Proper object disposal removed for brevity but I'm shocked if this is the simplest way to encode an object as UTF-8 in memory. There has to be an easier way doesn't there?
var serializer = new XmlSerializer(typeof(SomeSerializableObject));
var memoryStream = new MemoryStream();
var streamWriter = new StreamWriter(memoryStream, System.Text.Encoding.UTF8);
serializer.Serialize(streamWriter, entry);
memoryStream.Seek(0, SeekOrigin.Begin);
var streamReader = new StreamReader(memoryStream, System.Text.Encoding.UTF8);
var utf8EncodedXml = streamReader.ReadToEnd();
No, you can use a StringWriter
to get rid of the intermediate MemoryStream
. However, to force it into XML you need to use a StringWriter
which overrides the Encoding
property:
public class Utf8StringWriter : StringWriter
{
public override Encoding Encoding => Encoding.UTF8;
}
Or if you're not using C# 6 yet:
public class Utf8StringWriter : StringWriter
{
public override Encoding Encoding { get { return Encoding.UTF8; } }
}
Then:
var serializer = new XmlSerializer(typeof(SomeSerializableObject));
string utf8;
using (StringWriter writer = new Utf8StringWriter())
{
serializer.Serialize(writer, entry);
utf8 = writer.ToString();
}
Obviously you can make Utf8StringWriter
into a more general class which accepts any encoding in its constructor - but in my experience UTF-8 is by far the most commonly required "custom" encoding for a StringWriter
:)
Now as Jon Hanna says, this will still be UTF-16 internally, but presumably you're going to pass it to something else at some point, to convert it into binary data... at that point you can use the above string, convert it into UTF-8 bytes, and all will be well - because the XML declaration will specify "utf-8" as the encoding.

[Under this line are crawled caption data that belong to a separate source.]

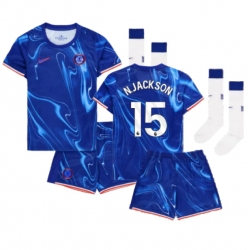 Fotbollsset Barn Chelsea Nicolas Jackson #15 Hemmatröja 2024-25 Mini-Kit Kortärmad (+ korta byxor)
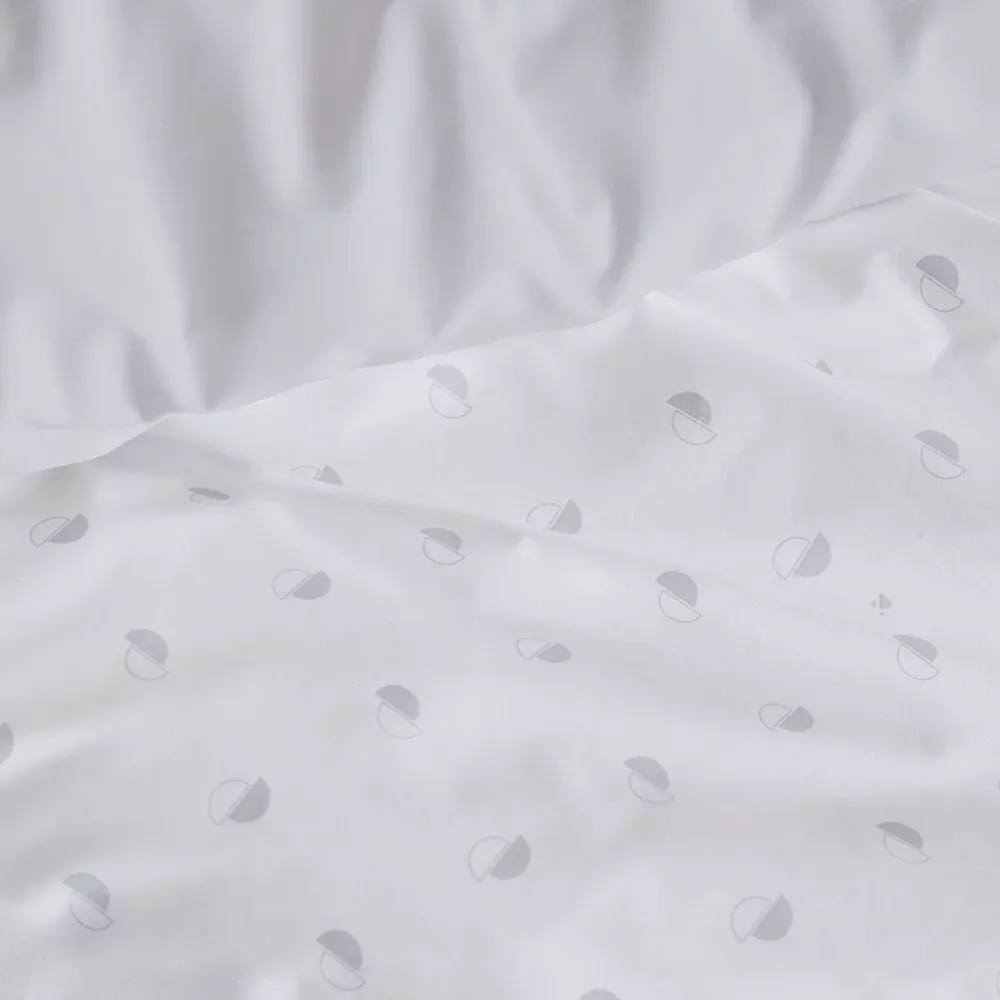 Linnea Parure de lit 200x200 cm 65x65 cm percale de coton ALEX gris Nuage 3 pièces* Parure De Lit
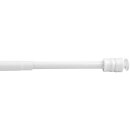 Klemmstange mit Schraubtechnik ausziehbar ohne Bohren (Saugnapf) weiß - perlweiß 40 - 60 cm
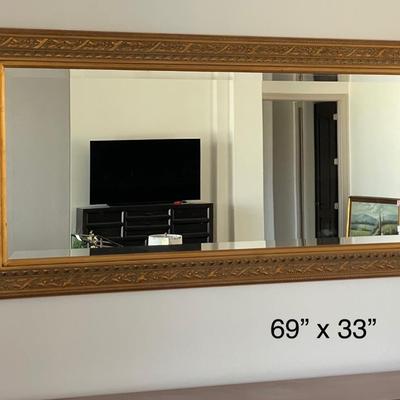 Lot 233 Gold Framed Mirror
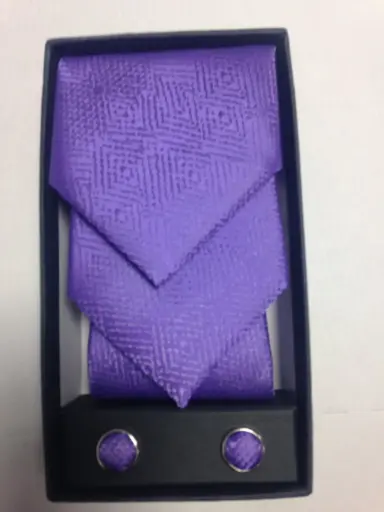 [1586-2] conjunto corbata, pañuelo, gemelos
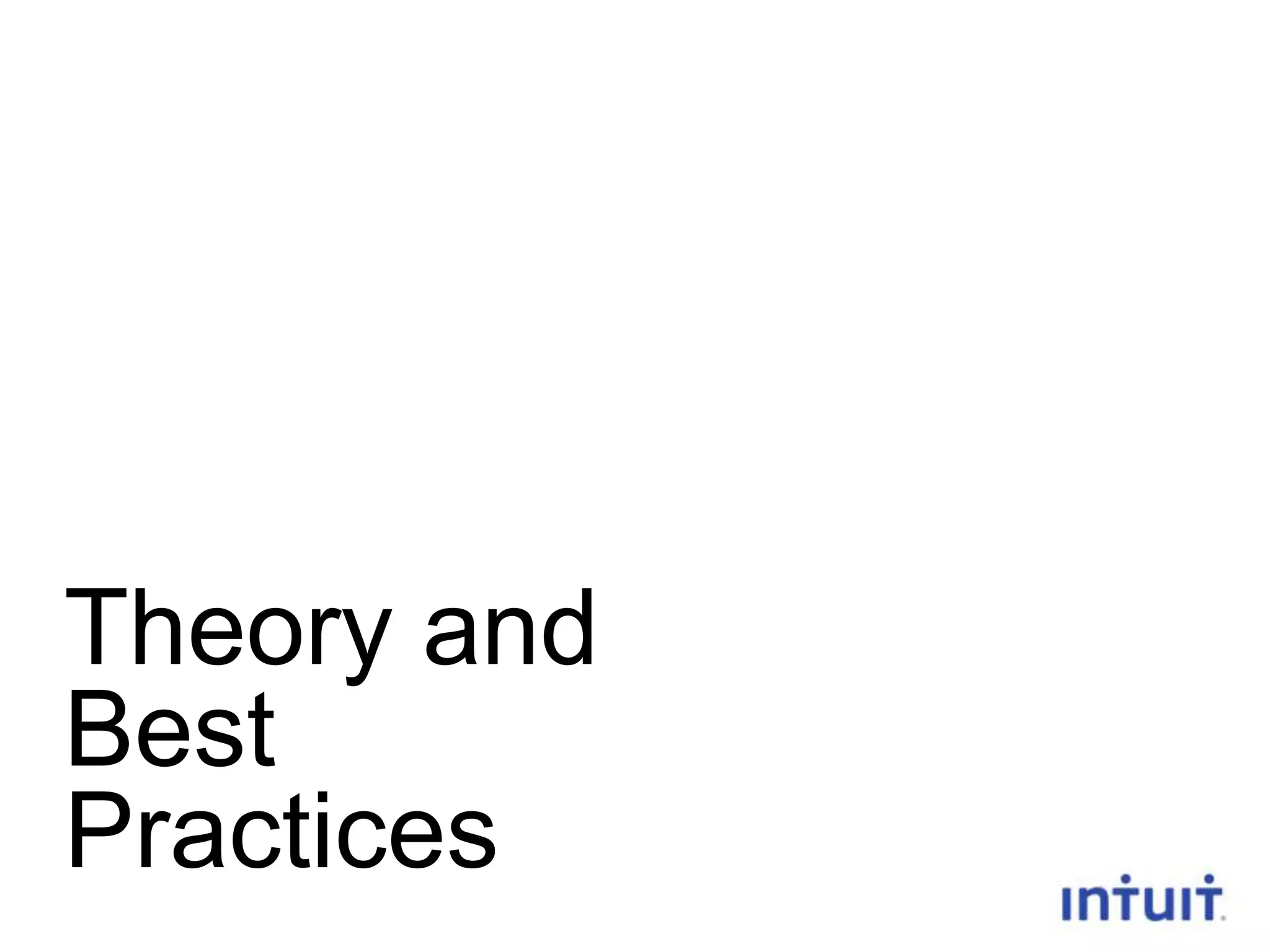 Theory and
Best
Practices

 
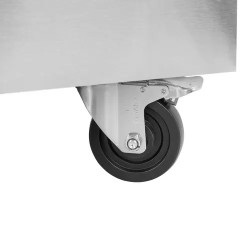 Royal Catering kylmälaite pyörillä 560 l 3 lokeroa 202 x 80 cm ruostumaton teräs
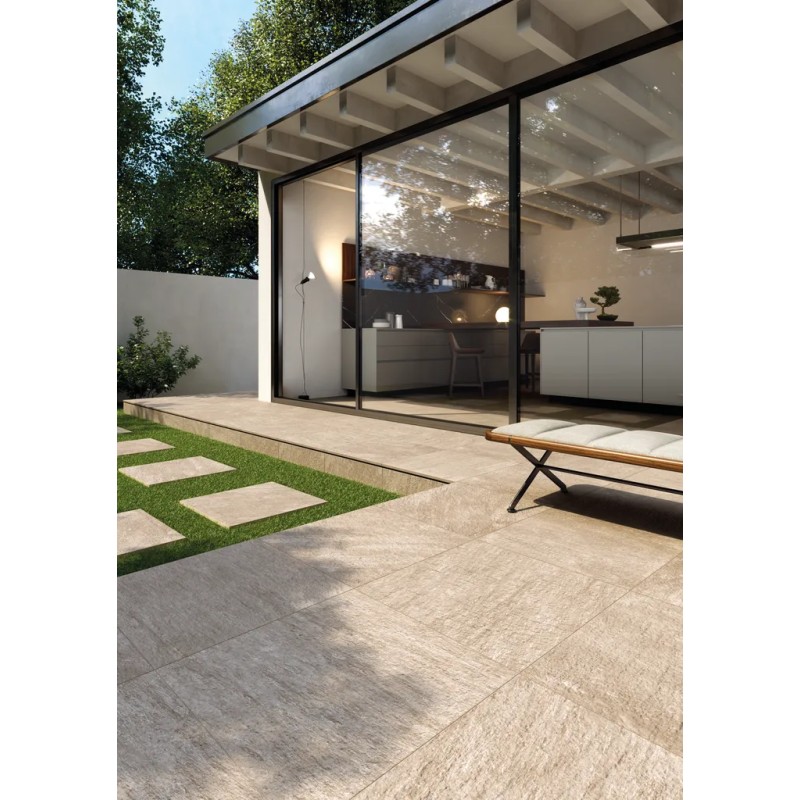 Stoneline Gold Grip 60x60   Dalle 2cm Pierre Rectifié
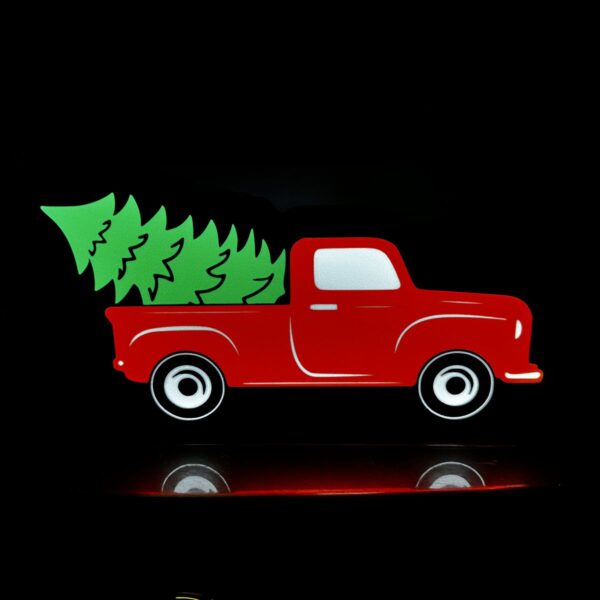 Christmas Red Truck Lightbox - Image 2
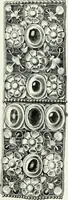 An illustration from Die byzantinischen Zellenschmelze der Sammlung Alex. von Swenigorodskoï und das darüber veröffentlichte Prachtwerk. Archäologisch-kunstgeschichtliche Studie (1896)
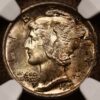 1919 Mercury Dime NGC MS64 FB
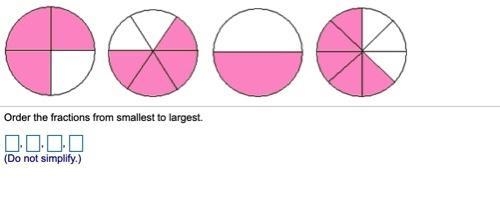 I'm not good with ordering fractions from smallest to largest. Can help anyone help-example-1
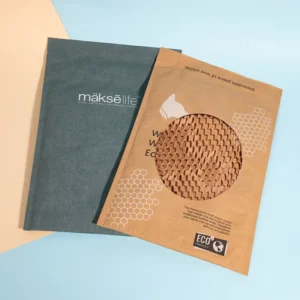 Custom Logo Large Size 100% Recycled Waterproof Honeycomb Paper Padded Mailer for Shipping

EDIT: A short but complete example to show this working:
using System;
using System.Text;
using System.IO;
using System.Xml.Serialization;
public class Test
{
public int X { get; set; }
static void Main()
{
Test t = new Test();
var serializer = new XmlSerializer(typeof(Test));
string utf8;
using (StringWriter writer = new Utf8StringWriter())
{
serializer.Serialize(writer, t);
utf8 = writer.ToString();
}
Console.WriteLine(utf8);
}
public class Utf8StringWriter : StringWriter
{
public override Encoding Encoding => Encoding.UTF8;
}
}
Result:
<?xml version="1.0" encoding="utf-8"?>
<Test xmlns:xsd="http://www.w3.org/2001/XMLSchema"
xmlns:xsi="http://www.w3.org/2001/XMLSchema-instance">
<X>0</X>
</Test>
Note the declared encoding of "utf-8" which is what we wanted, I believe.